For The First Time In History South Africa Will Have A Minimum Wage

For The First Time In History South Africa Will Have A Minimum Wage
Whites still control South Africa’s land and economy.

AFRICANGLOBE – On the eve of President Jacob Zuma’s State of the Nation address to parliament on 9 February, his deputy, Cyril Ramaphosa, announced the government is to bring in a minimum wage of R20 ($1.5) an hour in a so-called renewed attack on the country’s chronic inequality.

Briefing journalists at parliament in Cape Town, Ramaphosa said: “The minimum wage could be a gamble, but it’s very important to lift 6.6 million people out of poverty […] It’s a good bet to take.”

Before the minimum wage becomes law – probably next year – the government will set up a special panel to listen to concerns from both workers and employers.

Billed by Ramaphosa, who is a frontrunner to succeed President Zuma, as part of what the ruling African National Congress (ANC) calls its Radical Economic Transformation strategy, the minimum wage proposal prompted criticism from both company bosses and unions.

The political temperature has been rising in Cape Town this week ahead of Zuma’s speech.

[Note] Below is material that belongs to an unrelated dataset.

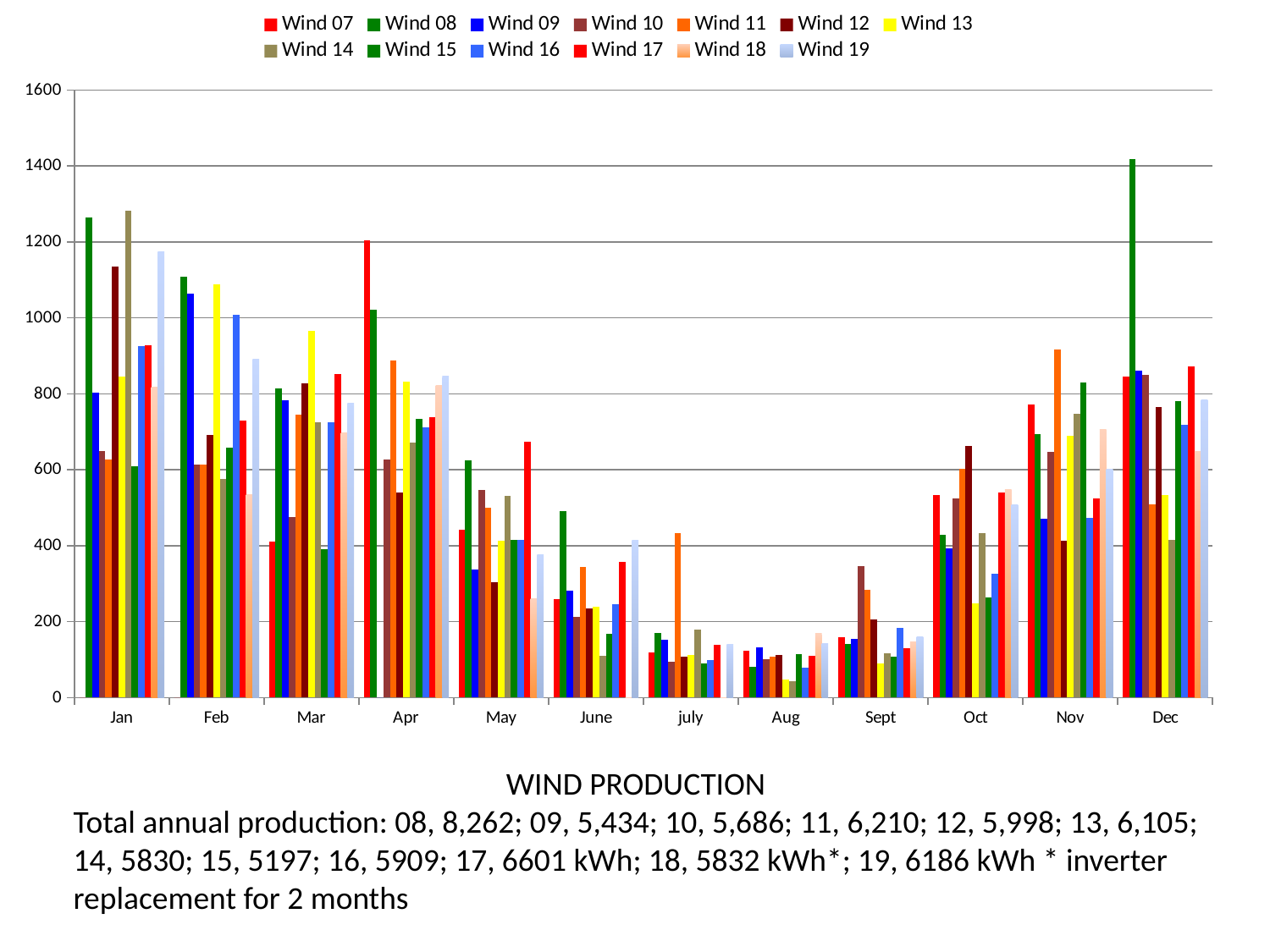
What is the title of the chart? WIND PRODUCTION What colour represents Wind 13 in the legend? yellow How many month categories are shown on the x axis? 12 Is the value for Wind 11 in Nov greater or less than 800? greater In which month does the tallest bar on the chart appear? Dec How many series does the legend list? 13 Is the value for Wind 08 in Dec greater or less than 1200? greater What kind of chart is shown on the slide? bar chart Which is larger for Wind 08: the Jan value or the Dec value? Dec Is the value for Wind 13 in Aug greater or less than 100? less In which month is the Wind 13 value lowest? Aug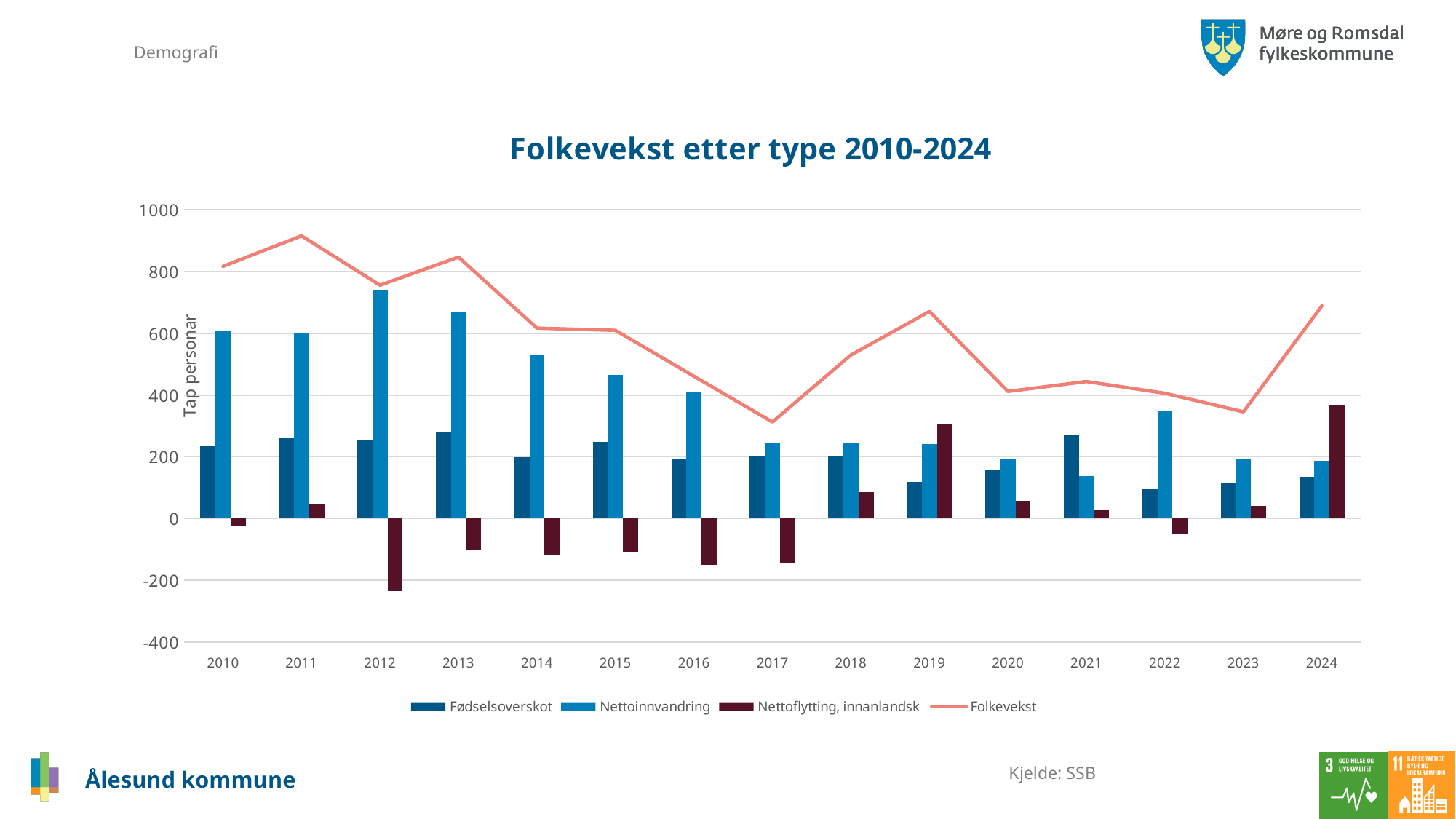
In which year does the Folkevekst line reach its highest point? 2011 In which year is Nettoflytting, innanlandsk lowest? 2012 In which year is Nettoinnvandring highest? 2012 How many years are shown on the x axis? 15 Is the value for Folkevekst in 2017 greater or less than 400? less In which year does the Folkevekst line reach its lowest point? 2017 Is the value for Nettoinnvandring in 2012 greater or less than 600? greater What kind of chart is shown on the slide? A combined bar and line chart Does Nettoinnvandring rise or fall from 2012 to 2021? fall Which is larger in 2021, Fødselsoverskot or Nettoinnvandring? Fødselsoverskot In which year is Nettoflytting, innanlandsk highest? 2024 How many series does the legend list? 4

On 8 February, the Save South Africa campaign group called for Zuma’s immediate resignation at a rally at St George’s Cathedral and the white-controlled opposition Democratic Alliance party launched its own state of the nation address.

South Africa is one of the few African economies to introduce a minimum wage. But many local companies complained that it would increase unemployment, already at 27% according to government figures – its worst level in 12 years. In local elections last August, tens of thousands of the country’s poorest workers switched their allegiance from the ANC to the more popular Economic Freedom Fighters.

On 6 February, Ramaphosa told the Progressive Professionals Forum in Cape Town that the government’s new policies would tackle the country’s inequalities. “It cannot be right that half of all South Africans are living on less than R4,000 a month.” The aims of the policies are to break up big monopolies, diversify company ownership and speed up the redistribution of land.

Ramaphosa conceded that there would be “some flexibility” for the wage levels of domestic and farm workers, and that small companies would have more time to comply than the big industrial and retail companies.

But the Congress of South African Trade Union (COSATU), the country’s biggest labour federation, pulled out of a planned signing ceremony with Ramaphosa and Zuma on the minimum wage because of the lack of guarantees in the proposed law. Instead of an hourly rate, COSATU wants a minimum monthly income of R4,500 for all workers. The more militant National Union of Metalworkers dismissed the measure as completely inadequate and called for industrial action against it.

The ANC government has come under growing criticism for what is being called “the militarisation of parliament” after it deployed more than 400 soldiers and 4,000 police to guard the area as Zuma made his speech.